**Extract:**
Ebola? EBOLA?!? Or, What’s Wrong With America Today

by nobugsonme on September 21, 2007 · 8 comments

in bed bugs, entomologists

An item in FoxNews.com’s Science section today (yes, Virginia, there is a Fox Science section) explores the bed bug’s African cousin, the African bat bug (Afrocimex constrictus), “a close relative” of the bed bug.

The article describes research at the University of Sheffield (England), where Klaus Reinhardt and colleagues are studying the creatures.

Reinhardt and his colleagues investigated remote and dangerous bat caves in East Africa for the bloodsucking African bat bug (Afrocimex constrictus), a close relative of the bed bug. The bats were reportedly hosts for Ebola and other lethal viruses.

“We had to work in containment suits with full-faced respirators in sweltering temperatures for hours at end,” Reinhardt said.

What’s wrong with America today, as per this post’s subtitle, is that after dropping the E-bomb, the article goes on to obsess about how the male African bat bugs have a whole ‘nother set of genitalia–fake female parts, as it were.

Um, hello! Who cares?!? You just told me that a close relative of the bed bug is feeding on a mammal that carries the Ebola virus.

And just how, exactly, does this affect our current perceptions of the potential health dangers of the African bat bug’s close relative, Cimex Lectularius? The insect we’re told repeatedly does not transmit any known pathogens?

It does not bode well. Sure, they are not known to transmit pathogens now, but neither did North American mosquitoes a few years ago.

Yes, yes. I know that carrying a pathogen is not the same as spreading it. And I am the first one to say, “don’t panic.”

But I also lived in NYC when they started dropping planeloads of pesticide to kill mosquitoes with West Nile.

Listen, scientific research community, stop looking at insect nasty parts and do something to create some bed bug weapons of mass destruction, because I am seriously freaked out right now.

Thank You.

Oh, and yes, this sort of hysteria is exactly what I get for reading an article in Fox News online.

But the google alert spit it up, so what is a girl to do? Oh, and now can we be Best Health Blog? Please?

1 nyjammin September 21, 2007 at 2:49 pm

I clicked on the FoxNews.com Science Section above and to the right on that page is news in video form about “Bat Invasion, College freshman fights off bats at dorm”. So, does this mean that these freshman will soon get batbugs, bedbugs or whatever you wanna call these things that suck your blood for survivial while you are sleeping? We all know that there have been people on the forums who have had batbugs. According to one of the students interviewed at TSU, the bats were located in the ceiling. Now I know that just because there are bats, doesn’t mean that there are bugs w/them. But, the possibility does exist.

**Material supplied:**
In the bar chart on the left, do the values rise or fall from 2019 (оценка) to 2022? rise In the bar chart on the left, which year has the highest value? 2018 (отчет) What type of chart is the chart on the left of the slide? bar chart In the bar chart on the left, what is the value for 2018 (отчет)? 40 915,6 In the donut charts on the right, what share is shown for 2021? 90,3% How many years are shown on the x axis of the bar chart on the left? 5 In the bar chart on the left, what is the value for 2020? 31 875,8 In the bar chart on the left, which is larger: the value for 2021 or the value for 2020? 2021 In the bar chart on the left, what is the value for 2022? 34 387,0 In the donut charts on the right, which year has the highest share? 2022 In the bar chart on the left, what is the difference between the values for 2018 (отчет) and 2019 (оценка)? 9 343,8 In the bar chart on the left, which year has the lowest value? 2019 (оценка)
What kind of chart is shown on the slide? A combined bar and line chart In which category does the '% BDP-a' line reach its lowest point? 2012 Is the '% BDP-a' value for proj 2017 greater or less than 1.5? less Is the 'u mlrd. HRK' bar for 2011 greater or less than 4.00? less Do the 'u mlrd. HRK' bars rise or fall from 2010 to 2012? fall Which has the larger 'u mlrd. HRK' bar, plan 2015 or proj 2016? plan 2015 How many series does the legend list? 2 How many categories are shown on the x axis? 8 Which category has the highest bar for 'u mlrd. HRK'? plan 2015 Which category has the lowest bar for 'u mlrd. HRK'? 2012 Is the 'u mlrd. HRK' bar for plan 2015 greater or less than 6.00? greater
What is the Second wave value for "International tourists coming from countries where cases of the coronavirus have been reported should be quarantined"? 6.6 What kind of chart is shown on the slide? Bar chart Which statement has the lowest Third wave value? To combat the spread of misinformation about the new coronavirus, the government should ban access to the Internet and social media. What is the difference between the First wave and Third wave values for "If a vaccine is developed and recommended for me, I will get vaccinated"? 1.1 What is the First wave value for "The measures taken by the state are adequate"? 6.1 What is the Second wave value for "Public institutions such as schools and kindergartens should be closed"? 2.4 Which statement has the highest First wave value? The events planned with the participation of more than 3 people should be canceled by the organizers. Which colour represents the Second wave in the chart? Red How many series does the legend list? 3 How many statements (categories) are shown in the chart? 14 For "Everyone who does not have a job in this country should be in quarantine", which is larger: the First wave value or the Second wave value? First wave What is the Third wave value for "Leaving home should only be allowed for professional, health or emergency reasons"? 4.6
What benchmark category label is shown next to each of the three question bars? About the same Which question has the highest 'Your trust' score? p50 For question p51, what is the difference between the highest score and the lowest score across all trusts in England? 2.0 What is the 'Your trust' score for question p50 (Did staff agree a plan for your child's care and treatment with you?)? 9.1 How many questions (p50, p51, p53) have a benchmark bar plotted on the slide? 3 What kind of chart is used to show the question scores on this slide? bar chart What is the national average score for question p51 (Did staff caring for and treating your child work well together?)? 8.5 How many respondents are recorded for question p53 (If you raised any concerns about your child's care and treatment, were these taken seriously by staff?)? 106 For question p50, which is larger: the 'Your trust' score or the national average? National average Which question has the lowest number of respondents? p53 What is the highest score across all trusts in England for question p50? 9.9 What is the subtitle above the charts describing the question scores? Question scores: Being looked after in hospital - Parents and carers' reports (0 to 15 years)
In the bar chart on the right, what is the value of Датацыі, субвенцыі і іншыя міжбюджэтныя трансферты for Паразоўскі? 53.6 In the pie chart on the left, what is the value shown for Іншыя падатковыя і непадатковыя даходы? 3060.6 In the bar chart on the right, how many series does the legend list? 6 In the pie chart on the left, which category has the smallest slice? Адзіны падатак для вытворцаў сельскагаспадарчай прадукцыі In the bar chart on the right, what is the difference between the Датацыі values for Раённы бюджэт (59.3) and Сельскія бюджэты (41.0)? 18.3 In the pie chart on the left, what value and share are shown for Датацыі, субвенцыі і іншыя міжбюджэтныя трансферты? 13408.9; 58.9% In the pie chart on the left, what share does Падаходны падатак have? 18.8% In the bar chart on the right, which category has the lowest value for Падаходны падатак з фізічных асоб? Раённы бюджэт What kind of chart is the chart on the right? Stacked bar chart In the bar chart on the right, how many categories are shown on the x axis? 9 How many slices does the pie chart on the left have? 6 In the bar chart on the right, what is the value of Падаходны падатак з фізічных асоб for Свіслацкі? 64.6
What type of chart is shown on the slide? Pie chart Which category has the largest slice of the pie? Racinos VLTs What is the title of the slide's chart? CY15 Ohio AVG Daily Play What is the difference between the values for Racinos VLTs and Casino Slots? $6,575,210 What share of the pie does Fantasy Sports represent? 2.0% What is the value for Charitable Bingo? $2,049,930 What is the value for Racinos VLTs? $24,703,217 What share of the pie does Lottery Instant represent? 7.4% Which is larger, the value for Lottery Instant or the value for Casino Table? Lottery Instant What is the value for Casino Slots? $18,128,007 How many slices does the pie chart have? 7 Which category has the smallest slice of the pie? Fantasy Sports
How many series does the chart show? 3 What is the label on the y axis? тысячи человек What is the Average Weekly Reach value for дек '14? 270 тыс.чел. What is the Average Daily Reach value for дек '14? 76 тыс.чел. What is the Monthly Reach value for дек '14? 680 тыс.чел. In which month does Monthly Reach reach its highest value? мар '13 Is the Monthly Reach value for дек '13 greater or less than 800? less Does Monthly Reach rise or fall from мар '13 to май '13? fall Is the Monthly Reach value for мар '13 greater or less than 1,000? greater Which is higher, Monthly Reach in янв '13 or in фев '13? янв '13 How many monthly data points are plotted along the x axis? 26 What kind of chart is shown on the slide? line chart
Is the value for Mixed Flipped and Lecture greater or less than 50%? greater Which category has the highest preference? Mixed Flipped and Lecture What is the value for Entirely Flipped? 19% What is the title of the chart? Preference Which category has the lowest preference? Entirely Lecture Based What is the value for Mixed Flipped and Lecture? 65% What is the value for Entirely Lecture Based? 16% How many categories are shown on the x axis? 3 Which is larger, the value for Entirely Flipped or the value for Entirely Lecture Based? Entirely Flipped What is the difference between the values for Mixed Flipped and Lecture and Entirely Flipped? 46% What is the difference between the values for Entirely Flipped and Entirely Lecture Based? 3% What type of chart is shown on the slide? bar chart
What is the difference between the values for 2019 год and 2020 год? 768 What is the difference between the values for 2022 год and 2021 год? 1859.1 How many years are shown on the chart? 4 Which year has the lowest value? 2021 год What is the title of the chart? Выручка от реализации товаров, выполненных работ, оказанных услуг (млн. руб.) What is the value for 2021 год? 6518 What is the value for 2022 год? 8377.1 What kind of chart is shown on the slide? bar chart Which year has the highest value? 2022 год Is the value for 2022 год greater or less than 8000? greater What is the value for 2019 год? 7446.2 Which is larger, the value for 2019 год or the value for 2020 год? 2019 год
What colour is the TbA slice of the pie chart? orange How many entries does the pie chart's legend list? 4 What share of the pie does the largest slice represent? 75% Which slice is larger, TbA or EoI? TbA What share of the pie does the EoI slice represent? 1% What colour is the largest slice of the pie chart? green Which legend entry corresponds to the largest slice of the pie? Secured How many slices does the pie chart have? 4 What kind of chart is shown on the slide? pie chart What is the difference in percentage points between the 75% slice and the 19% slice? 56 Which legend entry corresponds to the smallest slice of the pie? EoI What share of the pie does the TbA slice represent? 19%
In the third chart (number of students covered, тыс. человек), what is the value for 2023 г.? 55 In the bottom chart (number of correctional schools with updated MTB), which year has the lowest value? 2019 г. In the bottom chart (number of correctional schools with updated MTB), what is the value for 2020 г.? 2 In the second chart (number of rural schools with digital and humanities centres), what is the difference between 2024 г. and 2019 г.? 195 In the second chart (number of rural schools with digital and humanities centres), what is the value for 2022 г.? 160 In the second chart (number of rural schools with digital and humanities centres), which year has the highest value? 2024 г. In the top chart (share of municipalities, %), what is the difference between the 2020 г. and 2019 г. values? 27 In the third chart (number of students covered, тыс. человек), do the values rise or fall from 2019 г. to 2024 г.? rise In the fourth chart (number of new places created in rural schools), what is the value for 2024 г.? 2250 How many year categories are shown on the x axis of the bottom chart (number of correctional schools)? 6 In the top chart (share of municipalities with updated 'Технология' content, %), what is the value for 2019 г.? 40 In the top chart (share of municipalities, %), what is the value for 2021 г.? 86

**Work instructions:**
Answer from the post on the African bat bug:
(a) At which university is the African bat bug research being done?
(b) What did the researchers wear while working in the bat caves?
(c) In what city was the writer living when pesticide was dropped to kill mosquitoes carrying West Nile?

**Response to the task:**
(a) The University of Sheffield, England.
(b) Containment suits with full-faced respirators.
(c) NYC.